“按理说不可能。”夜无殇声音有些僵硬,脸却更红了,连脖子上都漫出一片红霞。
“反正、反正你先穿衣服。”夜无殇眸光晃了晃。
江映月看他慌不择路的模样,生出了一种妖精吃唐僧的既视感。
这种反撩的爽感,可比被撩爽一百遍。
江映月心底的小人叉腰大笑,面上却媚眼如丝,娇声道:“夫君既然要相敬如宾,是不是该帮我穿衣服?”

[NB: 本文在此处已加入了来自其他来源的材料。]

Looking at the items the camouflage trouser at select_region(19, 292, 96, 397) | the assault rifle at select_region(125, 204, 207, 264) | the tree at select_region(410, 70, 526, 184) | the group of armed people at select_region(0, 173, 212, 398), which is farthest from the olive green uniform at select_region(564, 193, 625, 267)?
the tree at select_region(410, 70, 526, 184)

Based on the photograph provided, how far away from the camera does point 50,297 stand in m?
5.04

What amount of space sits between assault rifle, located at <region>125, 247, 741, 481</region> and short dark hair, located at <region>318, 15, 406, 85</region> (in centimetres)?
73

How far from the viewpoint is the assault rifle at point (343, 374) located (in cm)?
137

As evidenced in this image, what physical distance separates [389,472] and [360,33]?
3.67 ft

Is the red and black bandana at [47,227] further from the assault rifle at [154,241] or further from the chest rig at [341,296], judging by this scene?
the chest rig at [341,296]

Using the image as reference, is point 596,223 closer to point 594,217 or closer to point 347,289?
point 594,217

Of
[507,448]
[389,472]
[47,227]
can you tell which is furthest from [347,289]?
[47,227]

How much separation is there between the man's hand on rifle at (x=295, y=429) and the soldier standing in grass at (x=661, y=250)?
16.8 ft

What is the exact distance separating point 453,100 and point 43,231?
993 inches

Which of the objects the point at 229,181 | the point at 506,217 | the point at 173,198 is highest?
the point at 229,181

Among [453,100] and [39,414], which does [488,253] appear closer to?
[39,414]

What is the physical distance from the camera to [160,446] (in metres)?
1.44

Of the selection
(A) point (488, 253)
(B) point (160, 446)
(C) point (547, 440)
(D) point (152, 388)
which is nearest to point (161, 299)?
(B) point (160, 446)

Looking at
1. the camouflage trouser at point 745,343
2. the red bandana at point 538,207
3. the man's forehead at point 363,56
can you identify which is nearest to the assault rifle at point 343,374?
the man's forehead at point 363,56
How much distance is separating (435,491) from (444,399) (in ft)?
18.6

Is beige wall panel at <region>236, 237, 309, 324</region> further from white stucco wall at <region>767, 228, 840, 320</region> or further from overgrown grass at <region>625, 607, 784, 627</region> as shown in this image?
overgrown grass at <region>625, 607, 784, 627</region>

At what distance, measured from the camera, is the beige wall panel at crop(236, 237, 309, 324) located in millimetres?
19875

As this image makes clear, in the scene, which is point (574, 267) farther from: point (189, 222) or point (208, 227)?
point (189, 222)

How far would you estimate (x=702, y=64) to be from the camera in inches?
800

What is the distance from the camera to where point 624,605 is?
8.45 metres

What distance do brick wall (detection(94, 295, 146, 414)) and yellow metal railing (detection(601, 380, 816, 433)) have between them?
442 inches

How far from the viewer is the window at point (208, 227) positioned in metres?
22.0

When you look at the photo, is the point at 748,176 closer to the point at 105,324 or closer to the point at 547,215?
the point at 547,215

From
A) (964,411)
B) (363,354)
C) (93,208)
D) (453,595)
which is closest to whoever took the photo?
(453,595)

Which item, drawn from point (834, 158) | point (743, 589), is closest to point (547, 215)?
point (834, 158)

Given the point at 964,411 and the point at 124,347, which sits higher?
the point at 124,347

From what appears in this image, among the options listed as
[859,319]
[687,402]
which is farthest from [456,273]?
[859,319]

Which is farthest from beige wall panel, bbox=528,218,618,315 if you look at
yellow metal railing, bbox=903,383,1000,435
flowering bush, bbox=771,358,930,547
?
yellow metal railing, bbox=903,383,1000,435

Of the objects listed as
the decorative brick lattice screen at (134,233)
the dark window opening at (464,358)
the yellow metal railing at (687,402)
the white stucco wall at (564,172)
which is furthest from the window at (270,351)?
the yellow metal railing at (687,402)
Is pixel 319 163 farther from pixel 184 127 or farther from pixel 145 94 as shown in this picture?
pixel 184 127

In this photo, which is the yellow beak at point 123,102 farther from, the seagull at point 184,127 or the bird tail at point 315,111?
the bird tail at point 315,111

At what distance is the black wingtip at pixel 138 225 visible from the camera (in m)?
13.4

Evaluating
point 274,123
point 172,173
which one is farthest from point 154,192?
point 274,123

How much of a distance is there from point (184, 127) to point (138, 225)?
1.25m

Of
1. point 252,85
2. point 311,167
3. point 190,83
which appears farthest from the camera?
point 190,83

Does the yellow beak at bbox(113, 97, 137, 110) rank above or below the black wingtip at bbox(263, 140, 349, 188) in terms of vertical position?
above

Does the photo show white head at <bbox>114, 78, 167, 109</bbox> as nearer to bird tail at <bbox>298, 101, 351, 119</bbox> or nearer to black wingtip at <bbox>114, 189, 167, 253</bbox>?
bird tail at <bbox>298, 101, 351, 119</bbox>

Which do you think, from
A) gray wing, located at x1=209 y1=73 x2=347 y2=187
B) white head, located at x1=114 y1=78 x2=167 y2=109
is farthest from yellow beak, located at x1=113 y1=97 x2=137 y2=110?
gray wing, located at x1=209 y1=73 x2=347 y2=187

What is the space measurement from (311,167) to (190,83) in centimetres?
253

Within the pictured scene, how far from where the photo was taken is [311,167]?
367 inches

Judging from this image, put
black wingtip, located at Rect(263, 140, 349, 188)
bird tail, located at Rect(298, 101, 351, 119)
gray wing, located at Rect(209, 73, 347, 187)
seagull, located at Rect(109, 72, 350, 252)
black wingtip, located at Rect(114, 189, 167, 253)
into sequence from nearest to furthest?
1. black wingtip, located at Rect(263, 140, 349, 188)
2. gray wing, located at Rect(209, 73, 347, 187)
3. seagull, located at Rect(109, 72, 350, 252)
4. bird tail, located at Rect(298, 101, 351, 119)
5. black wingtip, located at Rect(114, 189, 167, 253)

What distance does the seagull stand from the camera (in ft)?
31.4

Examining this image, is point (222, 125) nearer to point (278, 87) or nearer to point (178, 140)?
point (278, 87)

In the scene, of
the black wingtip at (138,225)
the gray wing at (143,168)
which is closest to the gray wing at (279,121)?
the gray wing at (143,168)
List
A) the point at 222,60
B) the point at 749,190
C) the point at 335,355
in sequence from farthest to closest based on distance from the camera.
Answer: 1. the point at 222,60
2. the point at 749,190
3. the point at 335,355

夜无殇一脸不可置信,清了清嗓子,“相敬如宾不包含这一条。”
“可是夫君刚刚把我的手都弄伤了,我自己穿不了衣服。”江映月将她泛着淤青的手臂在他眼前晃了晃。
朱唇贴近他的耳朵,轻吹了口气,絮絮低语:“夫君刚刚把我压在地上,实在太凶猛了,我怎么都挣脱不了,不仅手上有伤,胸口……”
“我帮你穿!”夜无殇绷着一张脸,打断了她。
他生出了几许茫然。
江映月的话简直就像是冰雹砸在他的心灵上,让他怀疑人生。
江映月捂嘴轻笑了一声,从福袋里拎出了一件更清凉的衣服。
没错,吴老鬼给她的就是缝着蕾丝边的松松垮垮的睡袍。
夜无殇看到那粉嫩嫩的颜色时,整个人都不好了。
他僵硬的大掌接过来,又觉得那衣服简直和纸片一样,一扯就破。
简直不成体统!
“还、还有别的衣服么?”夜无殇清了清嗓子。
“有啊!我和阿夜穿一件吧。”江映月青葱般的玉指,勾住了夜无殇的腰封,往她身边一带。
明明也没用多大力气,却轻易将夜无殇勾到了眼前。
她本就坐在他怀里,他这般倾身靠近,江映月香软的气息透过衣服,清晰地传递给了他。